-- START DATA LISTING --

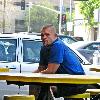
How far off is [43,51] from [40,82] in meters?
1.10

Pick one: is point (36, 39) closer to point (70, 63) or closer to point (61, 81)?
point (70, 63)

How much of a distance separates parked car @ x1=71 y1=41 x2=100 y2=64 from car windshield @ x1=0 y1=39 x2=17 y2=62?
423 inches

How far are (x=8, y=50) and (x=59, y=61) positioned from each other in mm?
3647

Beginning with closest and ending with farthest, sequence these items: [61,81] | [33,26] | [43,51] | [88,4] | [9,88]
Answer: [61,81]
[43,51]
[9,88]
[88,4]
[33,26]

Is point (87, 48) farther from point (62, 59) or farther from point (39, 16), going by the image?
point (39, 16)

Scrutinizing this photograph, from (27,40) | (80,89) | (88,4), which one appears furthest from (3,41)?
(88,4)

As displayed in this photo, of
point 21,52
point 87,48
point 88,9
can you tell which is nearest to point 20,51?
point 21,52

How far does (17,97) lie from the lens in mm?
6672

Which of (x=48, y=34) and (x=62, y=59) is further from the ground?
(x=48, y=34)

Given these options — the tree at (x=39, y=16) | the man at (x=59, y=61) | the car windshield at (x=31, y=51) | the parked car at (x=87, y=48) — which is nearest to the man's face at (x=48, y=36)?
the man at (x=59, y=61)

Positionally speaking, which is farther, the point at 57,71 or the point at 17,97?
the point at 57,71

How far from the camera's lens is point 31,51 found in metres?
10.7

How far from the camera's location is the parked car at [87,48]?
861 inches

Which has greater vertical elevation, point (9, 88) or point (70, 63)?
point (70, 63)
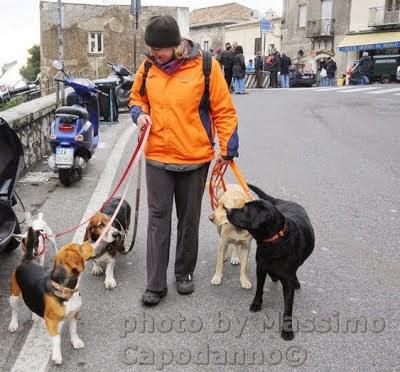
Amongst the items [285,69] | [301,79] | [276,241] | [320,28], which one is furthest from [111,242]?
[320,28]

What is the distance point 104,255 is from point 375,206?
138 inches

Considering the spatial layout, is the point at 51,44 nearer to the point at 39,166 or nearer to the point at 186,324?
the point at 39,166

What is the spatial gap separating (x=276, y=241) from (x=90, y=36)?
39.5 metres

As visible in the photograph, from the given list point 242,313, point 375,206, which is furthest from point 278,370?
point 375,206

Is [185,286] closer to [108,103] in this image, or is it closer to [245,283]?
[245,283]

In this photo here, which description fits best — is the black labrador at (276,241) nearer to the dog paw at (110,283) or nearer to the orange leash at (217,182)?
the orange leash at (217,182)

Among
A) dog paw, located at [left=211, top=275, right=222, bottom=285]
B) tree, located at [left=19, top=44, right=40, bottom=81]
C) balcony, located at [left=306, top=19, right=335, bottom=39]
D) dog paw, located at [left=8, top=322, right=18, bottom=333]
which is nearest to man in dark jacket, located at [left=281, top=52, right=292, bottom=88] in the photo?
balcony, located at [left=306, top=19, right=335, bottom=39]

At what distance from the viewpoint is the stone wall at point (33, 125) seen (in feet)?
24.6

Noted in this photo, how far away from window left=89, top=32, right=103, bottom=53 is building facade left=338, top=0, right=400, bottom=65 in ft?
60.5

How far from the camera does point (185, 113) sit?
382 cm

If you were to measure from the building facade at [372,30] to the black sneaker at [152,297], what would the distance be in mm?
38504

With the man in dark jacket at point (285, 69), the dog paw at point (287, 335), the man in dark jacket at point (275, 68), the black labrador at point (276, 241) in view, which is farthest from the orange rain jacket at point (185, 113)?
the man in dark jacket at point (285, 69)

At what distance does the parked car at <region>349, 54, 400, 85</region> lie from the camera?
3008 centimetres

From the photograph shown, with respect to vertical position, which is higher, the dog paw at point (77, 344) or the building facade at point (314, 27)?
the building facade at point (314, 27)
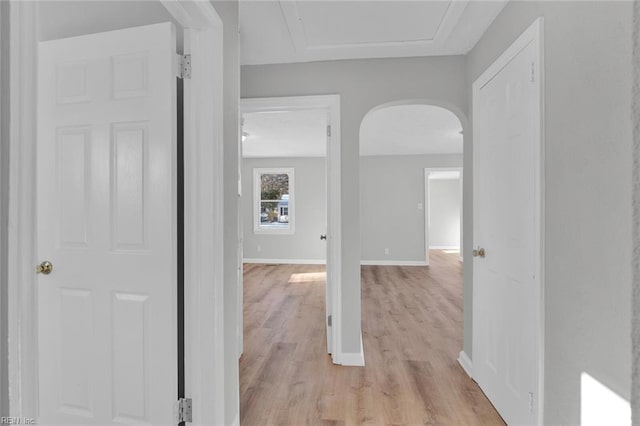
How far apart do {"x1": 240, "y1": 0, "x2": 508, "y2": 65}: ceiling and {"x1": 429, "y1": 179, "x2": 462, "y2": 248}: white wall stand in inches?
356

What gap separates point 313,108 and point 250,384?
2.11 m

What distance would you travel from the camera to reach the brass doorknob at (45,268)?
147cm

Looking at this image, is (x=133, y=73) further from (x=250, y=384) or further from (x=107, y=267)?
(x=250, y=384)

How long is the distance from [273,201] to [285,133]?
2.62 m

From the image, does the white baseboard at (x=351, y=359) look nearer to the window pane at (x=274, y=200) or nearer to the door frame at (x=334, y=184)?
the door frame at (x=334, y=184)

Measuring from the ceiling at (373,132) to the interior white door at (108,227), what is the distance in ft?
6.70

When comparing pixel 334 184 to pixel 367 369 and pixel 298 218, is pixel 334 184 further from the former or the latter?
pixel 298 218

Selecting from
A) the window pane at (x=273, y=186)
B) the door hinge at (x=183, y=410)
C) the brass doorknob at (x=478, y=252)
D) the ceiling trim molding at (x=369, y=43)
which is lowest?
the door hinge at (x=183, y=410)

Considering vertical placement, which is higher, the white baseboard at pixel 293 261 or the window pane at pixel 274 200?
the window pane at pixel 274 200

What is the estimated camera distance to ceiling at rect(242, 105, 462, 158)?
417 centimetres

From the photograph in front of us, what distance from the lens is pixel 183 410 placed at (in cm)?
139

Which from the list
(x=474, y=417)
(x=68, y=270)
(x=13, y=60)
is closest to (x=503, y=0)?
(x=13, y=60)

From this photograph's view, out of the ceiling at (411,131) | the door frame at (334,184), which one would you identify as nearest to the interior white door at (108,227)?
the door frame at (334,184)

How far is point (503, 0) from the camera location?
175 centimetres
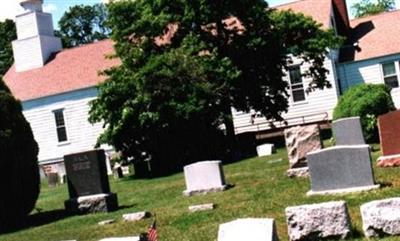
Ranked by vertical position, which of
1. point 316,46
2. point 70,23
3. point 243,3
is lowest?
point 316,46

-- END DATA LISTING --

EXERCISE TASK:
Transcribe the records above line by line, without changing any wording, and leave out the pictures.

SOLUTION TO THIS TASK:
How far off is [43,51] from [40,82] in meters?
1.10

Pick one: is point (36, 39) closer to point (70, 63) or closer to point (61, 81)?
point (70, 63)

How much of a distance separates parked car @ x1=71 y1=41 x2=100 y2=64 from car windshield @ x1=0 y1=39 x2=17 y2=62?
423 inches

How far are (x=8, y=50) and (x=59, y=61) positioned from each other in mm?
3647

Beginning with closest and ending with farthest, sequence these items: [61,81] | [33,26] | [43,51] | [88,4] | [9,88]
Answer: [61,81]
[43,51]
[9,88]
[88,4]
[33,26]

Is point (87, 48) farther from point (62, 59) or farther from point (39, 16), going by the image?
point (39, 16)

Scrutinizing this photograph, from (27,40) | (80,89) | (88,4), which one appears furthest from (3,41)?
(88,4)

As displayed in this photo, of
point 21,52
point 87,48
point 88,9
can you tell which is nearest to point 20,51?
point 21,52

How far does (17,97) lie from the lens in mm?
6672

Which of (x=48, y=34) and (x=62, y=59) is further from the ground?
(x=48, y=34)

Given these options — the tree at (x=39, y=16) | the man at (x=59, y=61) | the car windshield at (x=31, y=51) | the parked car at (x=87, y=48) — which is nearest to the man's face at (x=48, y=36)?
the man at (x=59, y=61)

Positionally speaking, which is farther, the point at 57,71 or the point at 17,97?
the point at 57,71

How far from the camera's lens is point 31,51 found in metres?
10.7

How far from the camera's location is the parked car at [87,48]?
861 inches

Which has greater vertical elevation, point (9, 88) or point (70, 63)?
point (70, 63)
Amongst the items [285,69] | [301,79] | [276,241] | [320,28], which one is furthest from [111,242]?
[320,28]

What is the distance point 104,255 is from point 375,206?
138 inches

Considering the spatial layout, is the point at 51,44 nearer to the point at 39,166 or nearer to the point at 186,324?
the point at 39,166

What is the spatial gap separating (x=276, y=241) from (x=90, y=36)?
39.5 metres

As visible in the photograph, from the given list point 242,313, point 375,206, which is furthest from point 278,370?
point 375,206

Is [185,286] closer to [108,103] in this image, or is it closer to [245,283]?
[245,283]

In this photo here, which description fits best — is the black labrador at (276,241) nearer to the dog paw at (110,283) or nearer to the orange leash at (217,182)?
the orange leash at (217,182)

Among
A) dog paw, located at [left=211, top=275, right=222, bottom=285]
B) tree, located at [left=19, top=44, right=40, bottom=81]
C) balcony, located at [left=306, top=19, right=335, bottom=39]
D) dog paw, located at [left=8, top=322, right=18, bottom=333]
which is nearest to man in dark jacket, located at [left=281, top=52, right=292, bottom=88] in the photo?
balcony, located at [left=306, top=19, right=335, bottom=39]

At what distance from the viewpoint is the stone wall at point (33, 125) seen (in feet)?
24.6

Noted in this photo, how far away from window left=89, top=32, right=103, bottom=53 is building facade left=338, top=0, right=400, bottom=65 in ft?
60.5

How far from the camera does point (185, 113) sit?
382 cm

If you were to measure from the building facade at [372,30] to the black sneaker at [152,297], what would the distance be in mm?
38504

With the man in dark jacket at point (285, 69), the dog paw at point (287, 335), the man in dark jacket at point (275, 68), the black labrador at point (276, 241) in view, which is farthest from the orange rain jacket at point (185, 113)?
the man in dark jacket at point (285, 69)

At what distance does the parked car at <region>349, 54, 400, 85</region> lie from the camera?
3008 centimetres

From the photograph shown, with respect to vertical position, which is higher, the dog paw at point (77, 344) or the building facade at point (314, 27)?
the building facade at point (314, 27)
How far apart do {"x1": 240, "y1": 0, "x2": 508, "y2": 65}: ceiling and {"x1": 429, "y1": 179, "x2": 462, "y2": 248}: white wall stand in inches?
356

What gap separates point 313,108 and point 250,384?
2.11 m

What distance would you travel from the camera to reach the brass doorknob at (45,268)?
147cm

Looking at this image, is (x=133, y=73) further from (x=250, y=384) or further from (x=107, y=267)?
(x=250, y=384)

How long is the distance from [273,201] to [285,133]?
2.62 m

From the image, does the white baseboard at (x=351, y=359) look nearer to the window pane at (x=274, y=200) or nearer to the door frame at (x=334, y=184)?
the door frame at (x=334, y=184)

Measuring from the ceiling at (373,132) to the interior white door at (108,227), what is the distance in ft?
6.70

When comparing pixel 334 184 to pixel 367 369 and pixel 298 218, is pixel 334 184 further from the former or the latter?
pixel 298 218

Selecting from
A) the window pane at (x=273, y=186)
B) the door hinge at (x=183, y=410)
C) the brass doorknob at (x=478, y=252)
D) the ceiling trim molding at (x=369, y=43)
which is lowest?
the door hinge at (x=183, y=410)

Considering vertical placement, which is higher, the white baseboard at pixel 293 261 or the window pane at pixel 274 200?
the window pane at pixel 274 200

What is the estimated camera distance to ceiling at rect(242, 105, 462, 158)?
417 centimetres

From the photograph in front of us, what distance from the lens is pixel 183 410 placed at (in cm)?
139

Which from the list
(x=474, y=417)
(x=68, y=270)
(x=13, y=60)
is closest to (x=503, y=0)?
(x=13, y=60)

From this photograph's view, out of the ceiling at (411,131) | the door frame at (334,184), which one would you identify as nearest to the interior white door at (108,227)?
the door frame at (334,184)

How far is point (503, 0) from the camera location?
175 centimetres
Ranked by vertical position, which of
1. point 316,46
2. point 70,23
3. point 243,3
is lowest?
point 316,46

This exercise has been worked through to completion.